▶ **What is needed**: An exact copy of all the data, minus the images, is required.

▶ **Recorded information**:
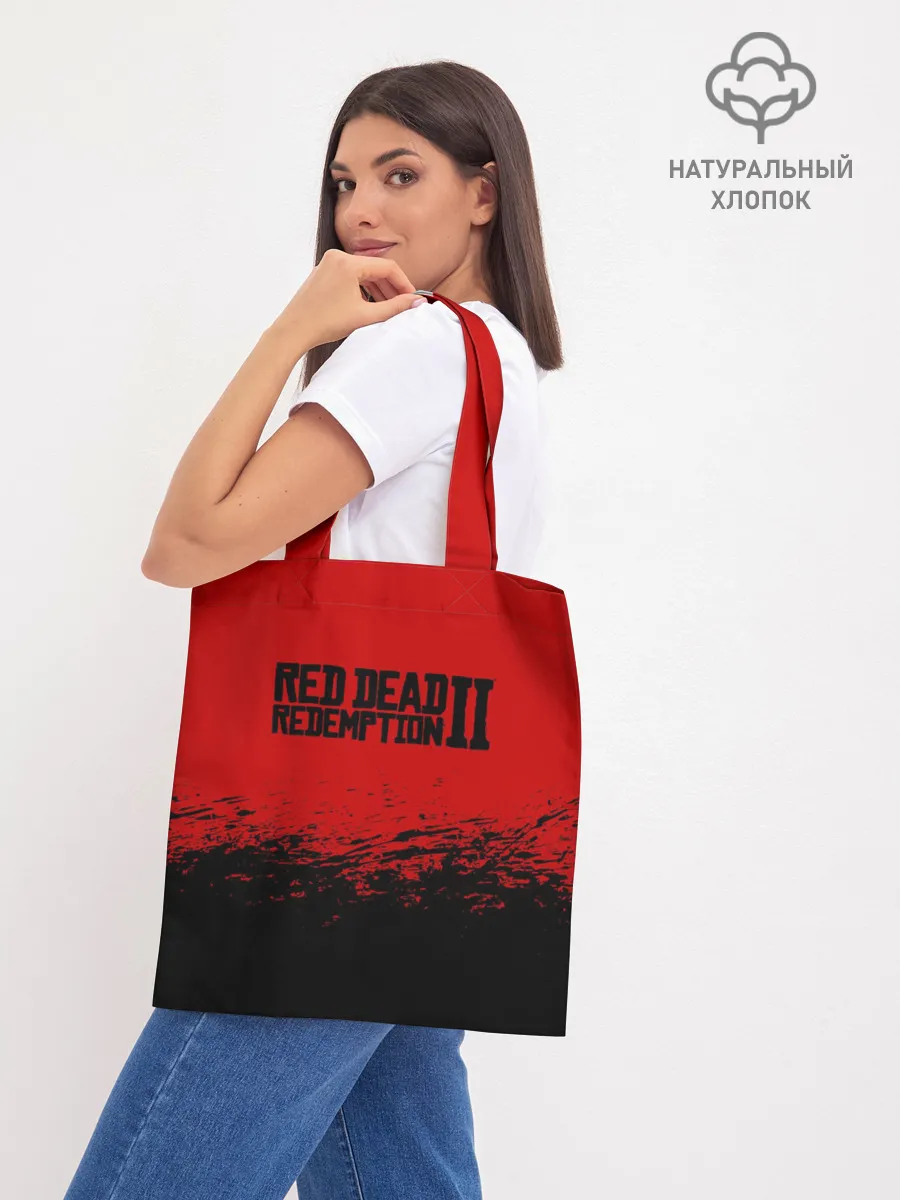 Шоппер база / RED DEAD REDEMPTION 2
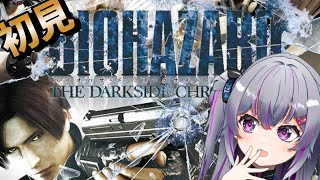 【#biohazard 】初見🍭時系列バイオ配信！私の指が勝つかバイオが勝つか #2【# DARKSIDECHRONICLES】#初見さん大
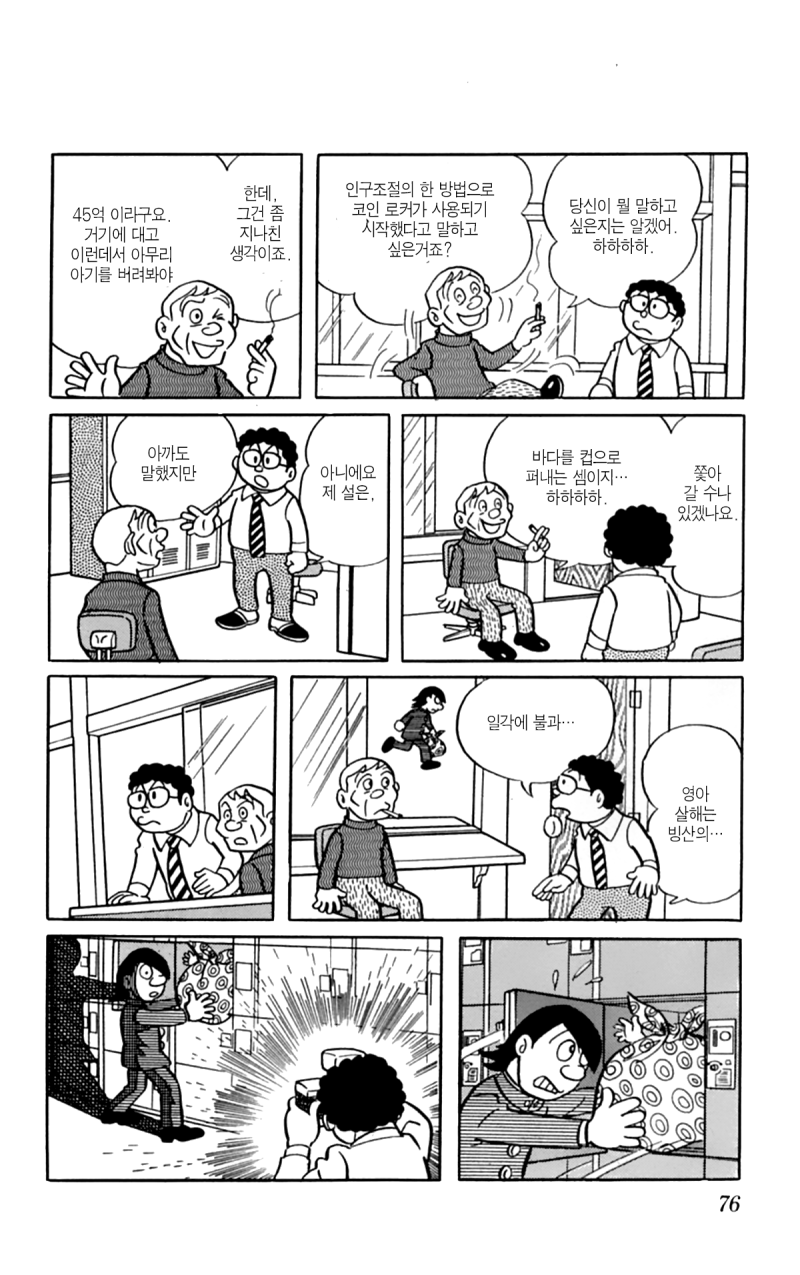 솎아내기 : 네이버 블로그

▶ **Answer space**:
 Шоппер база / RED DEAD REDEMPTION 2
 【#biohazard 】初見🍭時系列バイオ配信！私の指が勝つかバイオが勝つか #2【# DARKSIDECHRONICLES】#初見さん大
 솎아내기 : 네이버 블로그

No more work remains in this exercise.